In der Vergangenheit kann tutorials.de da auf eine lange Erfolgsserie zurückblicken und nun stellen wir uns die Frage ob man dort weitermachen soll. Hier ein Blick auf vergangene Grafik-Contests: http://www.tutorials.de/grafik-contests/

Bitte antwortet nicht nur durch die Auswahl der Punkte bei der Umfrage, sondern schreibt gern auch ein paar Worte dazu.
Grüße Marco


----------



## sheel (28. August 2013)

Ob irgendeine nennenswerte Teilnahme zu erwarten ist...?


----------



## smileyml (28. August 2013)

Aller Wahrscheinlichkeit nein.
Aber ein User hat mich um ein Contest gebeten und ich sagte ihm, das ich diese Umfrage davor setze.


----------



## DexXxtrin (2. September 2013)

Finde Conteste eine gute Möglichkeit sich mit anderen Usern zu messen und sich selbst zu verbessern.
Es ist ja auch schön Ergebnise von den Andern anzusehen.
Persönliche wäre ich auch für Coding Contest, aber man kann leider nur eins Auswählen


----------



## sheel (2. September 2013)

Dann schau mal hier: http://www.tutorials.de/coders-talk/395311-coding-quiz-interesse-neuen.html


----------



## DexXxtrin (2. September 2013)

Hehe, super Sache!


----------



## pixelator (2. September 2013)

Bisher 262 Zugriffe mit 5 Antworten!

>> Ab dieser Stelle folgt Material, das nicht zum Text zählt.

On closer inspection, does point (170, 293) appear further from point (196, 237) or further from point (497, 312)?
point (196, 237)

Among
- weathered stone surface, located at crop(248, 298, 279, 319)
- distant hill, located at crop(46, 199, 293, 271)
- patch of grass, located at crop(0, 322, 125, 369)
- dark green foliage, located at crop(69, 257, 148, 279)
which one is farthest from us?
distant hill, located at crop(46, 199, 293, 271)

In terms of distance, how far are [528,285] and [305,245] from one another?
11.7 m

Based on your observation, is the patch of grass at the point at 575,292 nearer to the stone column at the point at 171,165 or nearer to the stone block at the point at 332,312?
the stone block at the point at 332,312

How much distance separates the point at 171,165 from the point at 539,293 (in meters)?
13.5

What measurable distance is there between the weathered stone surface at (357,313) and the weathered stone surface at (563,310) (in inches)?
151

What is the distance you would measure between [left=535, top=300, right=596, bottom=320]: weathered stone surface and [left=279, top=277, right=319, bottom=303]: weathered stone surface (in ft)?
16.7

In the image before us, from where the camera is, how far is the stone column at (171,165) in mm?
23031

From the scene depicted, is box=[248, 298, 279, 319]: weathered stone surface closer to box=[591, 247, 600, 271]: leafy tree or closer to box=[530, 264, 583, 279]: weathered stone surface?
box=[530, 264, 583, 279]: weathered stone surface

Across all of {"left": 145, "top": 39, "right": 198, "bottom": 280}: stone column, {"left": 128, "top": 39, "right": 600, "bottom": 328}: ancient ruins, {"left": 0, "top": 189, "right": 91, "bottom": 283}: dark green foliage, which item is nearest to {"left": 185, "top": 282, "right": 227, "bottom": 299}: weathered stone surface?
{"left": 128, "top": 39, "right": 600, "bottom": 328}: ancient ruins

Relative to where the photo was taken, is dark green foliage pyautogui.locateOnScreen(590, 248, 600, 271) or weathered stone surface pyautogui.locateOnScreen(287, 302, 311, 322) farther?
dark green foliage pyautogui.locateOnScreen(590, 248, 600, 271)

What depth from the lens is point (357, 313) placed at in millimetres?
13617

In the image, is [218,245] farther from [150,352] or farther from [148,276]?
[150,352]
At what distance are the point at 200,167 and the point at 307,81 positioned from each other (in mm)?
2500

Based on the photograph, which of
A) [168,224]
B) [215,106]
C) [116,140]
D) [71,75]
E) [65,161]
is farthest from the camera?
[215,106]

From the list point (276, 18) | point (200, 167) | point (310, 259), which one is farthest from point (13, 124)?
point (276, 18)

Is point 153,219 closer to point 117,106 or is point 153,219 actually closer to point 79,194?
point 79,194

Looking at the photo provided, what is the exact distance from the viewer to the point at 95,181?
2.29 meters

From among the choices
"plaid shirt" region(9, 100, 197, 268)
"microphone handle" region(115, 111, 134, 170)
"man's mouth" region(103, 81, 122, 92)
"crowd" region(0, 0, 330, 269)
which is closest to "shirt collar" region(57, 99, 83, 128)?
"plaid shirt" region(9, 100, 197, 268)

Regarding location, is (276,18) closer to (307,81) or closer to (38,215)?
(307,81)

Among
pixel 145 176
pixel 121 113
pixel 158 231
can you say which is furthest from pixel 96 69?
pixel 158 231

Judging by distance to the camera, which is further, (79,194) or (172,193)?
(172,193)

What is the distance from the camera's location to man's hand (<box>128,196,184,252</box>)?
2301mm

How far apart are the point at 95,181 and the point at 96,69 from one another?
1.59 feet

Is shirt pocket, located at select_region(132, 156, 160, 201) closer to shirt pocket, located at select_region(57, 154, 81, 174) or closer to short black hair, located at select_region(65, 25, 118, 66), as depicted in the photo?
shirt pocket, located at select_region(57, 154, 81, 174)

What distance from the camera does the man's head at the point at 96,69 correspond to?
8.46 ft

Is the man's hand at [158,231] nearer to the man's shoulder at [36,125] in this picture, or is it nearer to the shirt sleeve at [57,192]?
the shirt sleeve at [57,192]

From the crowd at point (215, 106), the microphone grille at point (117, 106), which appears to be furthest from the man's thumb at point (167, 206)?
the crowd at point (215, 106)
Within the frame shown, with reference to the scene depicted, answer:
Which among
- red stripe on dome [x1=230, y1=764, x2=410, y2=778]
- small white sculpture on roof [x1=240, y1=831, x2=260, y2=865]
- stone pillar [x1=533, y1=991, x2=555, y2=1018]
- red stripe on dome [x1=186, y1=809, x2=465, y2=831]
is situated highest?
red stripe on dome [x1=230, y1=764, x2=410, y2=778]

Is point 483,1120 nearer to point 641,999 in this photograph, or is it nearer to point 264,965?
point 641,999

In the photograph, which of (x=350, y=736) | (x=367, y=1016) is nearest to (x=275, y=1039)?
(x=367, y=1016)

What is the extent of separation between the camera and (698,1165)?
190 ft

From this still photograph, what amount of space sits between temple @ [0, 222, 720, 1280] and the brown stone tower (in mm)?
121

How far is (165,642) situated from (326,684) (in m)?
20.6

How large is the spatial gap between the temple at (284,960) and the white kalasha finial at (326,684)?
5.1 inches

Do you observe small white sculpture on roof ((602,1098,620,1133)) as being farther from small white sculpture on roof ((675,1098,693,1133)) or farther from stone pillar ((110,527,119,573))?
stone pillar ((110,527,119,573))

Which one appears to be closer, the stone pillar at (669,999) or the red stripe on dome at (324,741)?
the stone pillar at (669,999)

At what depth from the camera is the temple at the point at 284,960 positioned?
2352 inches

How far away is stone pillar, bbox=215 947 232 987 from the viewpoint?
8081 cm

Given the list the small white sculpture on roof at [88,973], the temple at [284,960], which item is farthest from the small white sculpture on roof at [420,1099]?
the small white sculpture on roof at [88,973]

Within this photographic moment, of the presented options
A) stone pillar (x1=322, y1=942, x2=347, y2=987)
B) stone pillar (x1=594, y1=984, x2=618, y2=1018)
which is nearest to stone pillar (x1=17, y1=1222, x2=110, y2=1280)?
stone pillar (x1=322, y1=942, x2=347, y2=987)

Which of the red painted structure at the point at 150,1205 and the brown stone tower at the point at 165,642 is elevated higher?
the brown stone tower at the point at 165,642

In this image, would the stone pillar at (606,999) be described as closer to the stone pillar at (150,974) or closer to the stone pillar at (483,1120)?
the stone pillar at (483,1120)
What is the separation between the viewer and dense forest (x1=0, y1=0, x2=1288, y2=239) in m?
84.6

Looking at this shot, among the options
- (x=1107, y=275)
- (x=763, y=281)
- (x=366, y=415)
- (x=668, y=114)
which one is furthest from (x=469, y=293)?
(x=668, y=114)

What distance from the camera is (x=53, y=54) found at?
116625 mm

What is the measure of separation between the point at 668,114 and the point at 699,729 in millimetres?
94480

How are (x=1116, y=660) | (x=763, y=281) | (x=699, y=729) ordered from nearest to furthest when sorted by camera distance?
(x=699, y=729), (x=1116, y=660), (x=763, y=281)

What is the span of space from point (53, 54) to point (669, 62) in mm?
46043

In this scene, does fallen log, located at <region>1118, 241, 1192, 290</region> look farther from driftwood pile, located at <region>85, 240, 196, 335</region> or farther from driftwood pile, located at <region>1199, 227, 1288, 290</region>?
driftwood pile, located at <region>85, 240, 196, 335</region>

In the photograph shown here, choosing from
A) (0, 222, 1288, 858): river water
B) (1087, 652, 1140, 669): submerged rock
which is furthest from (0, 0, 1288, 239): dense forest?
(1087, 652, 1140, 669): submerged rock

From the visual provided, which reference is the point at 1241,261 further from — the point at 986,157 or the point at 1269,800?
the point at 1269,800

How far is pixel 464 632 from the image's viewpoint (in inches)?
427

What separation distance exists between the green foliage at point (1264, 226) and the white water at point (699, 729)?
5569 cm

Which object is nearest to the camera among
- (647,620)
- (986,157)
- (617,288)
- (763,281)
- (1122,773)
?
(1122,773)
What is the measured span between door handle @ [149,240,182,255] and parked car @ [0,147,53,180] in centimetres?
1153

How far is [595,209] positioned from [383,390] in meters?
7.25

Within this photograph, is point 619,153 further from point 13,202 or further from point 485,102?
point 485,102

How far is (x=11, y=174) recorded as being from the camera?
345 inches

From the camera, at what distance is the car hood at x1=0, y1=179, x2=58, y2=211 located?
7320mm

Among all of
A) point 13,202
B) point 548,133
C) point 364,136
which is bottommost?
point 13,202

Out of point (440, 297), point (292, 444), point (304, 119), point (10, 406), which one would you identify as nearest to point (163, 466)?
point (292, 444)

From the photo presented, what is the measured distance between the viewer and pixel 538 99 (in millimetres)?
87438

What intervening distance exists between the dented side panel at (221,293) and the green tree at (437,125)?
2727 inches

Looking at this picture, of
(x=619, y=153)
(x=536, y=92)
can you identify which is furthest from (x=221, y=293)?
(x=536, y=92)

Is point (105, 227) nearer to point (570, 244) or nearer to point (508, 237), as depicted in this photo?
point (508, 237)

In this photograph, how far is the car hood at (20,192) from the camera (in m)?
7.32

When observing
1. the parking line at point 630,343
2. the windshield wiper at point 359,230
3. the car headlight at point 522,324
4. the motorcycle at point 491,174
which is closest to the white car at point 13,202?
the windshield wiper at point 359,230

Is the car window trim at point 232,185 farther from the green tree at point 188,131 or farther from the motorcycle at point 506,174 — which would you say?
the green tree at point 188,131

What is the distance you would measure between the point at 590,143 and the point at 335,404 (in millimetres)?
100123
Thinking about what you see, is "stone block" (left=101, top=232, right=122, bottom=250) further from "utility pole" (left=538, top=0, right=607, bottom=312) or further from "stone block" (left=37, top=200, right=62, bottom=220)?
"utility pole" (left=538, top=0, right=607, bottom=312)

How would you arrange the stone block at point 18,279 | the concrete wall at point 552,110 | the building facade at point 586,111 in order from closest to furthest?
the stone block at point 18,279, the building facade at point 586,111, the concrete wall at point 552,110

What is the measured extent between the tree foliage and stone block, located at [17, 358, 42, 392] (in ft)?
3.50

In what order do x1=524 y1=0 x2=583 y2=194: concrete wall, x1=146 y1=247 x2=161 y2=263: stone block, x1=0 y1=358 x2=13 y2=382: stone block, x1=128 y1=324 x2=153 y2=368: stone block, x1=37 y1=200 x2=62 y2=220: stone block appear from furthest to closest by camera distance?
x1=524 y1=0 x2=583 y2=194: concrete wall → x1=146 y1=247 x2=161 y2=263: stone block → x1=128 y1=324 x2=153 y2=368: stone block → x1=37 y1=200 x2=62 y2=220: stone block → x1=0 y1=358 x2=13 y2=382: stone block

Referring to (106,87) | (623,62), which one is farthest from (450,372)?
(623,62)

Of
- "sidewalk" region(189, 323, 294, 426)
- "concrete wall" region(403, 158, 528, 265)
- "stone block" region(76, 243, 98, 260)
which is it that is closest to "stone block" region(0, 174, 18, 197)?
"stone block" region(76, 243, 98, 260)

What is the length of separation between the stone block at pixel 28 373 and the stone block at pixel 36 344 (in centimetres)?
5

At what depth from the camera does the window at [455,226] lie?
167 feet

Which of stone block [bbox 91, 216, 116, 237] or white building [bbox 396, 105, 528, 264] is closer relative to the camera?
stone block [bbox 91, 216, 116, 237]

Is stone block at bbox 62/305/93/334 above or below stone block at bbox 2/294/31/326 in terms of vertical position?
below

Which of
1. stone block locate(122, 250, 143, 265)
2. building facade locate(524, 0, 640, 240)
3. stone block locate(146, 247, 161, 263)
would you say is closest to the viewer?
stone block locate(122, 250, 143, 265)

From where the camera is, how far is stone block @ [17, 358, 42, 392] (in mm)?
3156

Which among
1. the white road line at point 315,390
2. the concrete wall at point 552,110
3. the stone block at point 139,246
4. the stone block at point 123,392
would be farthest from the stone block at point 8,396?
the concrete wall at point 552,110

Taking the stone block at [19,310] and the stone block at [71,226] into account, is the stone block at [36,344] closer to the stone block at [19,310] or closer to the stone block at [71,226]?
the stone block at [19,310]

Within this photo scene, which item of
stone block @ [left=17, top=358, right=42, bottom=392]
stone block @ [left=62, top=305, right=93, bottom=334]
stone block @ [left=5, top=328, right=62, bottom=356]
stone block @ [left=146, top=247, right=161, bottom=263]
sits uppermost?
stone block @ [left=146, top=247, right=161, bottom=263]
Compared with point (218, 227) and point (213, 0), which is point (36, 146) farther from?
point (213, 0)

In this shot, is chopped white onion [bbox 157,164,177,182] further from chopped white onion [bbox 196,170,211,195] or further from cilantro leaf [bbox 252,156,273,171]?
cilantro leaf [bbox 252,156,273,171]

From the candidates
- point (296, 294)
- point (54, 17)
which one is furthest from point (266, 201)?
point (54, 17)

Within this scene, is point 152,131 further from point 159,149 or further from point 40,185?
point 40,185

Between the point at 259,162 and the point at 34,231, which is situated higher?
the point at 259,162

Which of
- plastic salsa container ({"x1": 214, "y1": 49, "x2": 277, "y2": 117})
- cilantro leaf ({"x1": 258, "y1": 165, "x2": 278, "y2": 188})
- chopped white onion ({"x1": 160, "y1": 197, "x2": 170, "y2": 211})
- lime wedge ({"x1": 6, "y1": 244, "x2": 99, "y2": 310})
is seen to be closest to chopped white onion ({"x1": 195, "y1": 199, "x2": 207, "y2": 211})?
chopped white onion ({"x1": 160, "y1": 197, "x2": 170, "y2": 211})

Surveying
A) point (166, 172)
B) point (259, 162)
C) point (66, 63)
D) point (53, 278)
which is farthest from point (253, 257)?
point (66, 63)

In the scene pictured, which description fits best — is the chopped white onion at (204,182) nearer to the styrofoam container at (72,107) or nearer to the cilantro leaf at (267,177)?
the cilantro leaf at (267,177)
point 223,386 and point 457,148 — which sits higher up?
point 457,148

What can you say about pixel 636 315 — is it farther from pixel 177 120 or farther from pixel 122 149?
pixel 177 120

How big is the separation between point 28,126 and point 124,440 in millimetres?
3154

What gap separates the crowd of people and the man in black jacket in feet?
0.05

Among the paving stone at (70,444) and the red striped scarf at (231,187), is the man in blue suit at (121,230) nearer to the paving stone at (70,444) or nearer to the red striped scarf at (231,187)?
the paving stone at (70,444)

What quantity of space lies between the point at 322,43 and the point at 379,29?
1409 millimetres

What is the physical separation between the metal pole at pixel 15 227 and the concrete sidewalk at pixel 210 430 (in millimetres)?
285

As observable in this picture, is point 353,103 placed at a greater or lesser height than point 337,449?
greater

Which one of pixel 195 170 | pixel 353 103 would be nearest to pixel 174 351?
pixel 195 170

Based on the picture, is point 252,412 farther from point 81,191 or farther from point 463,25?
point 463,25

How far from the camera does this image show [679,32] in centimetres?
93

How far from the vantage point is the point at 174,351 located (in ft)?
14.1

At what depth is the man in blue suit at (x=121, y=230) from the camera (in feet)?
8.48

Liegt´s vielleicht an der Urlaubszeit? Für mein Gefühl war es doch recht ruhig hier in den letzten Wochen. 

Wenn das mit den contests nichts wird... wie wäre es denn einen Showroom einzurichten, in dem die user ihre Arbeiten zeigen und beschreiben. Die Arbeiten könnten hier ´ne Zeit stehen bleiben (vlt. 4 Wochen) und per click von anderen usern bewertet werden. Die besten (interressantesten) landen dann auf der Seite "Galerie" und der Showroom wäre wieder frei. Wer es nicht in die Galerie geschaft hat, muß an seiner Arbeit noch feilen.  Sowas könnte man auch nach 2D/3D/Coder filtern. Das ist nur mal so eine spontane Idee. Ich war gerade in der Galerie bei "creativecrash" um mich ein wenig inspirieren zu lassen. Das ist immer wieder spannend und man erfährt welches Potential sich hinter einem Usernamen verbirgt..

Gruß pixelator


----------



## sheel (2. September 2013)

Öhm, haben wir sowas nicht?
http://www.tutorials.de/showroom/
Nur ist der aufgrund der wenigen Nutzung mit der Zeit irgendwie in der Versenkung verschwunden...
war mal viel präsenter (und grafisch angepasst auch...aber wenns keinen menr interessiert...)

*Ist nach Themen getrennt
*Konnte? mal bewertet werden
*Hat eine Kategorie für besonders gute Werke.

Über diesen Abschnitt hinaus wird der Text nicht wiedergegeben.